**What is being asked**. Reproduce word for word the lines running from the one that contains "From closest to farthest, what order should" through the one that contains "the white fur texture at point (499, 772) <", including both of those lines.

**The data**.

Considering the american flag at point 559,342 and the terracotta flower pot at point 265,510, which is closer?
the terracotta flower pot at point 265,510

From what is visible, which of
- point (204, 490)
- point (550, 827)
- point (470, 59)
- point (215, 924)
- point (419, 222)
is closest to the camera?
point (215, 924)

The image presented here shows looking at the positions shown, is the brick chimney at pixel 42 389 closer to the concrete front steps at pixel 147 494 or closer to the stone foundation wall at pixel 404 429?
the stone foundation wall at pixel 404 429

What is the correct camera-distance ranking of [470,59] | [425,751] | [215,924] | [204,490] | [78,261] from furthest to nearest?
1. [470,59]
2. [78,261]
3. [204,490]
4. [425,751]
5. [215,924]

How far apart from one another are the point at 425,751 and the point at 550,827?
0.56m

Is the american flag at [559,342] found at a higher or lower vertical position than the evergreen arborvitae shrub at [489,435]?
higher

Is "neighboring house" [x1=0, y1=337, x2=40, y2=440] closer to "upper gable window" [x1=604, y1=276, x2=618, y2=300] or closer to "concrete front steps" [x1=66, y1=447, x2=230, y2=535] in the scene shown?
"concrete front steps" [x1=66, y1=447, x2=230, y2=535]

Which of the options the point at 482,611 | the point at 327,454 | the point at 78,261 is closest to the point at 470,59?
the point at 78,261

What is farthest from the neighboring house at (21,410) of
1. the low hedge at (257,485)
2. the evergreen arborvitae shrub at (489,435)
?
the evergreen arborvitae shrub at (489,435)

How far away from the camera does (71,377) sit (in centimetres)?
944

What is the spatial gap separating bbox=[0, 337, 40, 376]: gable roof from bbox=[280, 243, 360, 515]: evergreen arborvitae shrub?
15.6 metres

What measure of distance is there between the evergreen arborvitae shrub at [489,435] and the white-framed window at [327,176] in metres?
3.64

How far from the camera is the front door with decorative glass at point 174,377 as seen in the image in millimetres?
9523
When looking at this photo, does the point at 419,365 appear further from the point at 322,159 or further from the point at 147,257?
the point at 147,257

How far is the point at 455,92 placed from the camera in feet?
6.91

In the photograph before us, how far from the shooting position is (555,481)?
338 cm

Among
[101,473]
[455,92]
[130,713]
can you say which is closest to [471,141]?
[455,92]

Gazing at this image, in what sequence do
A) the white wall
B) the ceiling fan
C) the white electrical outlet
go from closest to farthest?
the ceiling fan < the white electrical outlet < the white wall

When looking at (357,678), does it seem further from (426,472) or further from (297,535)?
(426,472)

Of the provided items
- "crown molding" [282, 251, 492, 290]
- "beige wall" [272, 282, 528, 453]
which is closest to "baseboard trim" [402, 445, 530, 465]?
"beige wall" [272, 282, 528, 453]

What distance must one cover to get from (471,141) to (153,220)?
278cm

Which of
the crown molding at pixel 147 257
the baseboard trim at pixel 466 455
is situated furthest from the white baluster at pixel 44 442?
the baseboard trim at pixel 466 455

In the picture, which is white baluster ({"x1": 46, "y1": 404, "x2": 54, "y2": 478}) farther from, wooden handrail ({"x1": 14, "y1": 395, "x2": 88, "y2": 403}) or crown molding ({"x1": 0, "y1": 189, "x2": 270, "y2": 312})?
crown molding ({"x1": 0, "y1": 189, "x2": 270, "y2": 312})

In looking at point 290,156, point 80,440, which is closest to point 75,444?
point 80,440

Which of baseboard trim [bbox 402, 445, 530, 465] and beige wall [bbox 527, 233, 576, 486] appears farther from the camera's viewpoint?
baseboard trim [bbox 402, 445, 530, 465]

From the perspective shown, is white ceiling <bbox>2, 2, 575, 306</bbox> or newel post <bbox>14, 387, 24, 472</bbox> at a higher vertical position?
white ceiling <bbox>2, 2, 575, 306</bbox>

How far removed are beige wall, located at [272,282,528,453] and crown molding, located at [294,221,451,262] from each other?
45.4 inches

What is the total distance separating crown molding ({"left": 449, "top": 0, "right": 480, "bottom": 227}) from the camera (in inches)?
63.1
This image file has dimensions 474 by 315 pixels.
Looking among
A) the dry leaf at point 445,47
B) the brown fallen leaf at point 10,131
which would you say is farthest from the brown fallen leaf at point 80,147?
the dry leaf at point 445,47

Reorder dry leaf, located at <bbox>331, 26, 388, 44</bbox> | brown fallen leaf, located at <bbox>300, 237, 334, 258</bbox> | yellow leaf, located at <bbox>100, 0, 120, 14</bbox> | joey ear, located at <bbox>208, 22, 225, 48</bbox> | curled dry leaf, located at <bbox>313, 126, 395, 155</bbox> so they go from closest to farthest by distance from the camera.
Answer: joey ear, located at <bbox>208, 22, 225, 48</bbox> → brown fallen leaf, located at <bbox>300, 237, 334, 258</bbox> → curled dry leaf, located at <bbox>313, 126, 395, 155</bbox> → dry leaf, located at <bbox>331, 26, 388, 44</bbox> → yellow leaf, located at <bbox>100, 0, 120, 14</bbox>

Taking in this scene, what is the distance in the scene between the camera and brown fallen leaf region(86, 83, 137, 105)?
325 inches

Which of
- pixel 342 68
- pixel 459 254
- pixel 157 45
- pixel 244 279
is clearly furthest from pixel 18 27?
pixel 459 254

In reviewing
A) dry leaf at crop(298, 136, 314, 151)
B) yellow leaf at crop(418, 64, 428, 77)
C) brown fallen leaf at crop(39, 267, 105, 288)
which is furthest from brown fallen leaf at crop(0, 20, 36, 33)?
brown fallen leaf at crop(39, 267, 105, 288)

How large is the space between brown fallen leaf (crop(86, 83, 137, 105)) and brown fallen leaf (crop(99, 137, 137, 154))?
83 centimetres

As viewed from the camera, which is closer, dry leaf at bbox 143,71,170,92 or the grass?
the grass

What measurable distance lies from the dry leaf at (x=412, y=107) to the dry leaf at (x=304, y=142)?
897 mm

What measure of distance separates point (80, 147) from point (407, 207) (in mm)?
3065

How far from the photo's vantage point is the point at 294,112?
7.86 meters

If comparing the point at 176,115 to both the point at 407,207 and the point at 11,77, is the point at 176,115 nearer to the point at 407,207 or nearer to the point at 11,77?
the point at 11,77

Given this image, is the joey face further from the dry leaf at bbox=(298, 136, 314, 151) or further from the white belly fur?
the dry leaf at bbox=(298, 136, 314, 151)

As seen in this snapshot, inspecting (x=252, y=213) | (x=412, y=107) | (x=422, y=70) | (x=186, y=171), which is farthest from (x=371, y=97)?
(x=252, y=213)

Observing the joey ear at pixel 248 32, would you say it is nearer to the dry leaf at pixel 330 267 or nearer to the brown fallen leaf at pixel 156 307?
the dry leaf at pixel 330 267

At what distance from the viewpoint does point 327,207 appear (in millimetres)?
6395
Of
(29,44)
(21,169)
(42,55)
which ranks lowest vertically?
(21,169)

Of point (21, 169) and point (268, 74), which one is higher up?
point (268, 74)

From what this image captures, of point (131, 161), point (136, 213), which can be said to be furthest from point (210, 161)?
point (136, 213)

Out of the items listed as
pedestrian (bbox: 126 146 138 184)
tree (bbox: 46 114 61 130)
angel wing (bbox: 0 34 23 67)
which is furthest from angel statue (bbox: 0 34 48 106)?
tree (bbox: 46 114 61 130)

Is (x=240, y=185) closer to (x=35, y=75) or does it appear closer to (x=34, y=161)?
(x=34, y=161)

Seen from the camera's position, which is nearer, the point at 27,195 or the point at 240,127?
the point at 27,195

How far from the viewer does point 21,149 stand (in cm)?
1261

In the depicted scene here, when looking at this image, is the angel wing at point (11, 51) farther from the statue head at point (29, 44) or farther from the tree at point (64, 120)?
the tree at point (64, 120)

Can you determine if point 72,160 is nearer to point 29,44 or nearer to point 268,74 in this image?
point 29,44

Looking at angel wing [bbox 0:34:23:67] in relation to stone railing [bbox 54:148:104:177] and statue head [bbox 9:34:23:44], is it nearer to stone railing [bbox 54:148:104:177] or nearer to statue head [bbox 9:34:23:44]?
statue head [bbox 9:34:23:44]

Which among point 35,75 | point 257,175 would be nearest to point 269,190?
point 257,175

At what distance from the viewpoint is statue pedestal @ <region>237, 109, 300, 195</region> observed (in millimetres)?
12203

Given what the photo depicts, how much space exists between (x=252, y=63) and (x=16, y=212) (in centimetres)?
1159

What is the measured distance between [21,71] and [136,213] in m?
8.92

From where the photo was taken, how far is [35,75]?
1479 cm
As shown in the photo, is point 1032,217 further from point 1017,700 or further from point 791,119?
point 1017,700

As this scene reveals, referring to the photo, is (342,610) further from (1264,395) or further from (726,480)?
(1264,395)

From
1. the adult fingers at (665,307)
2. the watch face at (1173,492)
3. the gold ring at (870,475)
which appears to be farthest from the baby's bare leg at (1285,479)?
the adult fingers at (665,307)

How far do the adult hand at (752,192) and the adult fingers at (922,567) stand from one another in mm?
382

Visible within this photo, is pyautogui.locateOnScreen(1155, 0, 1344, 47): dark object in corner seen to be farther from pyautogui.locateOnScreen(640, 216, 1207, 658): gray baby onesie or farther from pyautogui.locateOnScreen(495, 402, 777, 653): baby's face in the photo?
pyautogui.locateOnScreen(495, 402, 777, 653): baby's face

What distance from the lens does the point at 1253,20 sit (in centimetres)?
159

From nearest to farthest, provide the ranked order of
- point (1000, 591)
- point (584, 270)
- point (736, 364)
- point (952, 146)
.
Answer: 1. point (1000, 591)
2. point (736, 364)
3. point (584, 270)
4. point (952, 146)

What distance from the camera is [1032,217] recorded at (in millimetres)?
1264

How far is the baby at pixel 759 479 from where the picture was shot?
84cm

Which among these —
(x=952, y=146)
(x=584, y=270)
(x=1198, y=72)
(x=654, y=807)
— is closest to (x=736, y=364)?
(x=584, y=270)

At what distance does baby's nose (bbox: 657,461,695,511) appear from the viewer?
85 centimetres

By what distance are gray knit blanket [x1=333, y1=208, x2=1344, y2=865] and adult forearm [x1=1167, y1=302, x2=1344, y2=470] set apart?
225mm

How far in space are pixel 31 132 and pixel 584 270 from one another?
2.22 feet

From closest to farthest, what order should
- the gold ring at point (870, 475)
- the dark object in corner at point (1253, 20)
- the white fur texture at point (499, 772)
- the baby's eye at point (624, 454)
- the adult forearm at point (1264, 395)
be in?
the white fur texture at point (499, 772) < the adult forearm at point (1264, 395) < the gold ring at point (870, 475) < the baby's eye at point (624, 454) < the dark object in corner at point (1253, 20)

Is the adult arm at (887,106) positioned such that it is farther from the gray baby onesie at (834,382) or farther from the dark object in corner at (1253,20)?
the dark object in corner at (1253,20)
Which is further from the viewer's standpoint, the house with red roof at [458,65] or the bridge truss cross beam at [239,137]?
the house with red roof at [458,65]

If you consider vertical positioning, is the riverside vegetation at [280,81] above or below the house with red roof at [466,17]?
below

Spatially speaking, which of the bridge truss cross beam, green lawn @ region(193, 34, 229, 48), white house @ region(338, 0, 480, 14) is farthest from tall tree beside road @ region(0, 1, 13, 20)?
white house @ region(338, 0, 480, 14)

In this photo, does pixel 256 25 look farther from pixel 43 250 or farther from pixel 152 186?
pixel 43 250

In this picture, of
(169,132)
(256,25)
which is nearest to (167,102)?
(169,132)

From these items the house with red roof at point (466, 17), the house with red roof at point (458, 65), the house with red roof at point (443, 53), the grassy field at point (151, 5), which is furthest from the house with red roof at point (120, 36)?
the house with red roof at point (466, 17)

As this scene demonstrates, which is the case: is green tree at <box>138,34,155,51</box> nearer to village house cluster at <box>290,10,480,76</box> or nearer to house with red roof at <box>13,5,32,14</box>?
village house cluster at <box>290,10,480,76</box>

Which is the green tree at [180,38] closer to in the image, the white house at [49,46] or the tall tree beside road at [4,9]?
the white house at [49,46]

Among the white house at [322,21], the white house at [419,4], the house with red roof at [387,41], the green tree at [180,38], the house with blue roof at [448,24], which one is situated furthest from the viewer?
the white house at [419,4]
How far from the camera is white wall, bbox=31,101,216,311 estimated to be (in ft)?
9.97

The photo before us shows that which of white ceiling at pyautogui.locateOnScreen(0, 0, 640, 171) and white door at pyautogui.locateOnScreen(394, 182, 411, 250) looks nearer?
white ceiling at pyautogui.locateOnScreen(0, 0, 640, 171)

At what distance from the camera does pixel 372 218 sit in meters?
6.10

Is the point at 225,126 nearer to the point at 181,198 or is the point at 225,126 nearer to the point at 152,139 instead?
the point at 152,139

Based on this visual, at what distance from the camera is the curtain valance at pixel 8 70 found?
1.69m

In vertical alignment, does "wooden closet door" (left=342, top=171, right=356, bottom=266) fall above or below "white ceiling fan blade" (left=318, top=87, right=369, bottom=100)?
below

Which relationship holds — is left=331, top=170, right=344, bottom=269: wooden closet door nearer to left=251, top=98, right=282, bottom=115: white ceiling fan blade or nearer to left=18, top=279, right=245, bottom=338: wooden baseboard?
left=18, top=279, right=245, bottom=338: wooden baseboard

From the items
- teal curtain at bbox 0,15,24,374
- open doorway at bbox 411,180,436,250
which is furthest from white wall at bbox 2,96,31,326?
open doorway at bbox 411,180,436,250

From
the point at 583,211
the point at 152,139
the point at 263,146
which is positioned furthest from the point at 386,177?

**Response to the exercise**.
From closest to farthest, what order should
- the gold ring at point (870, 475)
- the dark object in corner at point (1253, 20)
- the white fur texture at point (499, 772)
- the baby's eye at point (624, 454)
- the adult forearm at point (1264, 395)
be in?
the white fur texture at point (499, 772) < the adult forearm at point (1264, 395) < the gold ring at point (870, 475) < the baby's eye at point (624, 454) < the dark object in corner at point (1253, 20)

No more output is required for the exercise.